# [Text passage]
In each study, approximately 400 members of the general public were recruited to be broadly representative of the general populations of the relevant countries in terms of age and gender. The samples were recruited by approaching members of a panel of individuals (belonging to the agencies responsible for fieldwork in each country) who had previously indicated a willingness to participate in research studies.

In the England study, a cash payment of £15 was offered as an incentive for participation. Face-to-face interviews were undertaken by a team of eight interviewers who completed one-to-one interviews in the homes of the respondents in different areas of the country. Although the respondent was in control of the computer (laptop) throughout the tasks, the interviewer guided them through each step. The one-to-one setting allowed interviewers to provide detailed instruction and feedback to the respondent where appropriate.

In the Netherlands study, a cash payment of €27.50 was offered (€20 for participation plus €7.50 to cover travel costs). Groups of between 15 and 25 respondents attended each interview session, all of which took place in the city of Amersfoort. At the start of the session, the respondents were given an introduction and explanation of the tasks (by the lead researcher) as a group; they were then asked to self-complete the tasks at individual computer terminals, with assistance provided by three interviewers (the lead researcher and two assistants) when required. In both studies, the interviewers were very experienced in conducting TTO interviews from previous studies and had completed training on the specifics of the methodology and procedures for this particular study.

# [Data excerpt]
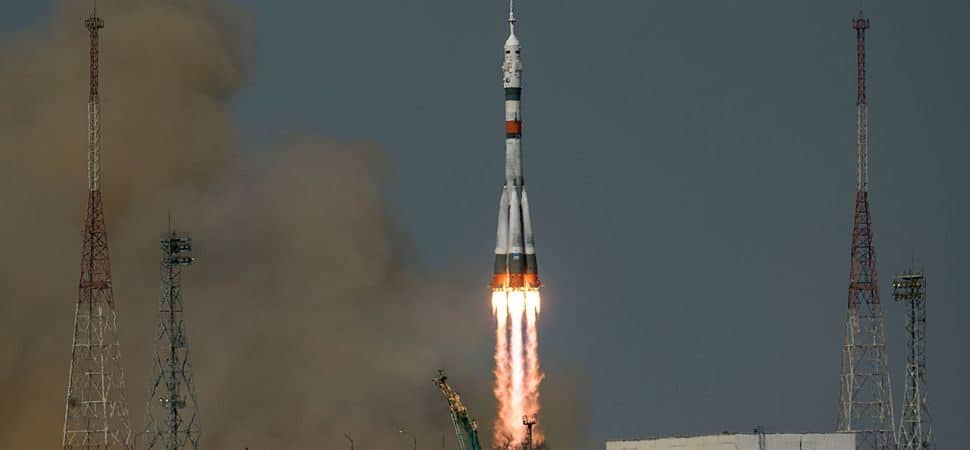Decolagem da missão Soyuz MS-18 em 9 de abril de 2021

# [What to do]
1. Answer these questions using the passage on the study recruitment:
(a) What cash payment was offered for taking part in the England study?
(b) In which city did all the Netherlands interview sessions take place?
(c) How many interviewers made up the team in the England study?
2. List every sum of money that the passage on the study recruitment mentions.

# [Task solutions]
1.
(a) £15
(b) Amersfoort
(c) Eight

2. £15, €27.50, €20, €7.50